I sighed with relief, but I was also mad. In an effort to sleep well at night, I try to minimize cortisol spikes during the day, and especially ones so close to bedtime. But now my heart was racing and I had nearly pooped myself.


“What are you doing down here?”


He walked in a giant circle around us, smirking and alternating his eye contact between me and Tighe. Kind of the way boxers circle each other in the ring before one starts swinging. 


“Um, I just wanted to put that ball on the bench.”


He was referring to the six-pound medicine ball that was on the floor of our living room for some reason. 

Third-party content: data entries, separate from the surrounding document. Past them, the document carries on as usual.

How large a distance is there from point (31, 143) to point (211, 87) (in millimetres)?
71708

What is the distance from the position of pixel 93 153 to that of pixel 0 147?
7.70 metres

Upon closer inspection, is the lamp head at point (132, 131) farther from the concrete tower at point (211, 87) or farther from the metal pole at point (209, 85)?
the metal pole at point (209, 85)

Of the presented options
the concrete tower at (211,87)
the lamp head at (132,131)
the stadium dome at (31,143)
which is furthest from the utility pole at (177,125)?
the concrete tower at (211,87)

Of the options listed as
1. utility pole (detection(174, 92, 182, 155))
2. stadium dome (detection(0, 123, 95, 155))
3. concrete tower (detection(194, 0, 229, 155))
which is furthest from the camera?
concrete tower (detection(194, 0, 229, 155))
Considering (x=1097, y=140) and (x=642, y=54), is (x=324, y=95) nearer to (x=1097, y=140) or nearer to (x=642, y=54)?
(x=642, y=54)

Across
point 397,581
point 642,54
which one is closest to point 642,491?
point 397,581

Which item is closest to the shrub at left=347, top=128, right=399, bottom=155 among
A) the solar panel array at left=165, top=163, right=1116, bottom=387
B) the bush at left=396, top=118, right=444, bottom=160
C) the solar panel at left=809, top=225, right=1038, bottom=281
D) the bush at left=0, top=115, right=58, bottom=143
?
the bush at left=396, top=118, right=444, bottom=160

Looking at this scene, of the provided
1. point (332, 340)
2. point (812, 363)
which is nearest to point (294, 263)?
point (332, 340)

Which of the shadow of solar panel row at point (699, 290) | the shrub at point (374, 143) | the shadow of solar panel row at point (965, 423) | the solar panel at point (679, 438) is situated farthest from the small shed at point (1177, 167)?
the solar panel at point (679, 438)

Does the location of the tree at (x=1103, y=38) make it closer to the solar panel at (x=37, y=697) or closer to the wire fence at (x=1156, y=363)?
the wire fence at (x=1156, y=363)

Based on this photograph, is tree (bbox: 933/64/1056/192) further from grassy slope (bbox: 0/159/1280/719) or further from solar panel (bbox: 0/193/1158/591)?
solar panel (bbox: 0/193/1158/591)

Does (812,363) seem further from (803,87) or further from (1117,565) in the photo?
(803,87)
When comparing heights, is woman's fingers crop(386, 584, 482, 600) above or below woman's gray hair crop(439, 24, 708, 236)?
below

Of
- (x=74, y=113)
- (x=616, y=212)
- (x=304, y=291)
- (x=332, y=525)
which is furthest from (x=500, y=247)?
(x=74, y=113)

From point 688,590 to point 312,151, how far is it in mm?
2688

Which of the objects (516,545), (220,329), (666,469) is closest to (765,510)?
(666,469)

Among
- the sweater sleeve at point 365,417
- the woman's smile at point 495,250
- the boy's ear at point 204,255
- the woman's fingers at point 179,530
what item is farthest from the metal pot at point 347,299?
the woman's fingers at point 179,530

He had picked a totally random task that absolutely did not need to be completed. Ever. We don’t keep the medicine ball on the window seat. We don’t really keep it anywhere. The kids just kind of pick it up off the floor at arbitrary intervals and toss it into the air or at one another. Must be nice to have that kind of energy. I can’t pick up anything off the floor without a groan, a pulled hamstring, or a slipped disc.


“Oh no,” Tighe said to him, feigning genuine sympathy, “since you came down after bedtime, now you don’t get screen time for an entire week. That’s seven days.”


The smirk suddenly left Lou’s face and jumped to Tighe’s, who realized he had won.


“But if you go up to bed right now, I’ll pretend I didn’t see you.”


The look of alarm on Lou’s face turned to determination as he jumped to and sprinted out of the room and up the steps. He put himself back to bed and we didn’t hear from him for the rest of the night.


So, I guess it wasn’t that traumatic after all. After twenty minutes or so, my heartbeat stabilized and I slept through the night just fine. I finished my tea while it was still hot and finished a good chunk of the laptop work I had aimed to complete that night. Creighton won and moved onto the Elite Eight for the first time in school history. 


And all was well until 7am the next morning when Tighe left for his weekend retreat so that I could handle the three birthday parties, four rugby games, and one lacrosse game on our schedule all by myself. Which might be more trauma than any rabid rodent, real or imagined, could ever cause.